Trecho fornecido =
═══

Jornalista, com 30 anos de experiência (boa parte deles em comunicação corporativa). Graduada em Letras e doutora pela USP. Filiou-se ao PCO em 2022.

Coluna

Os Não-Reconciliados, de Jean-Marie Straub

Cineasta apresenta um olhar dialético sobre o pós-guerra alemão

Os Não-Reconciliados (Nicht versöhnt oder Es hilft nur Gewalt, wo Gewalt herrscht, 1965) é um filme dirigido pelo cineasta francês Jean-Marie Straub (1933-2022).

O filme tem um subtítulo “Só a violência pode servir onde a violência reina”, uma frase da personagem Joana, da peça A Santa Joana dos Matadouros, de Bertolt Brecht.

Tem como base o romance Bilhar às nove e meia do escritor alemão Heinrich Böll, expoente da literatura do país no pós-guerra e ele mesmo um ex-soldado, tendo servido em frentes de batalha na França, na Polônia e na União Soviética.

O roteiro foi uma colaboração entre Böll, Straub e sua esposa Danièle Huillet (1936-2006). O casal desenvolveu uma parceria que rendeu dezenas de filmes, em sua maioria curta e média metragens, mas todos com uma abordagem política radicalmente de esquerda.

No Brasil, algumas dessas obras podem ser assistidas no YouTube ou em plataformas de streaming dedicadas a filmes de arte.

Os Não-Reconciliados tem como foco a Alemanha Ocidental, 20 anos depois do fim da II Guerra Mundial. Ele acompanha três gerações de uma família de classe média entre 1910 e 1960, através de flashbacks e diálogos.

═══

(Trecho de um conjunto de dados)
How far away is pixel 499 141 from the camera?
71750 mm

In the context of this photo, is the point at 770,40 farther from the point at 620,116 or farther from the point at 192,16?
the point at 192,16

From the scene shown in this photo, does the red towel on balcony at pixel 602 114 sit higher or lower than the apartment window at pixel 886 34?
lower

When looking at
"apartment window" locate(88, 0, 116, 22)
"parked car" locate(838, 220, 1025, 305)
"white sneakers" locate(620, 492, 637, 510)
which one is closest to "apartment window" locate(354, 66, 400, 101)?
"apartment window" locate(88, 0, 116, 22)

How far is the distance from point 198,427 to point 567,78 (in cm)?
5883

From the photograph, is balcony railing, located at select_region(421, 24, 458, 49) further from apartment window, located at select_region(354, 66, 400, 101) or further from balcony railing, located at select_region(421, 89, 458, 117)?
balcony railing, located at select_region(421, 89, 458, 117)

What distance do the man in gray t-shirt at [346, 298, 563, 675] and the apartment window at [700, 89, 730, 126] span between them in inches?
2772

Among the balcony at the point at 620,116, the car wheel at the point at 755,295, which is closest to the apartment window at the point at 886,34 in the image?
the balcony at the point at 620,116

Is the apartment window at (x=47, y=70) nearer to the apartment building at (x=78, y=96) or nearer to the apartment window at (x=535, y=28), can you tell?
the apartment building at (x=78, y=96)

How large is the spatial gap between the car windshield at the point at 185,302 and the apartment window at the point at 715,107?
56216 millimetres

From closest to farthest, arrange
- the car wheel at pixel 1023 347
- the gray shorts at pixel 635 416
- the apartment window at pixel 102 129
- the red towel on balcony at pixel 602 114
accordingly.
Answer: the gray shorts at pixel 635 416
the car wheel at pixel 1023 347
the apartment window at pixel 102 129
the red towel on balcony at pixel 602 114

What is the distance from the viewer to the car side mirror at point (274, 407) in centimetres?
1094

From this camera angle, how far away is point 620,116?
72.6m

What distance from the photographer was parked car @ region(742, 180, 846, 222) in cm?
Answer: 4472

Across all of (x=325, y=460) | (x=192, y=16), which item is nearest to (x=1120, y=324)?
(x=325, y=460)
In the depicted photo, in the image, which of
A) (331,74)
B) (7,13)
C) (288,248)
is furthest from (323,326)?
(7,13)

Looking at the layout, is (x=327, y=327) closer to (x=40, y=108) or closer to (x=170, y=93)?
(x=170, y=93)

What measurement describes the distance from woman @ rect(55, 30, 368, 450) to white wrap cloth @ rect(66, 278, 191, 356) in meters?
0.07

═══

O que fazer =
- 1) Por favor, transcreva do trecho fornecido a parte que começa nas palavras “O roteiro foi” e para depois de “filmes de arte.”.
- 2) Responda, com base no trecho fornecido:
(a) Em que ano o filme Os Não-Reconciliados foi realizado?
(b) Em quais frentes de batalha Heinrich Böll serviu?
(c) Quantas gerações de uma família o filme acompanha?

Respostas às tarefas =
- 1)
O roteiro foi uma colaboração entre Böll, Straub e sua esposa Danièle Huillet (1936-2006). O casal desenvolveu uma parceria que rendeu dezenas de filmes, em sua maioria curta e média metragens, mas todos com uma abordagem política radicalmente de esquerda.

No Brasil, algumas dessas obras podem ser assistidas no YouTube ou em plataformas de streaming dedicadas a filmes de arte.

- 2)
(a) Em 1965.
(b) Na França, na Polônia e na União Soviética.
(c) Três gerações.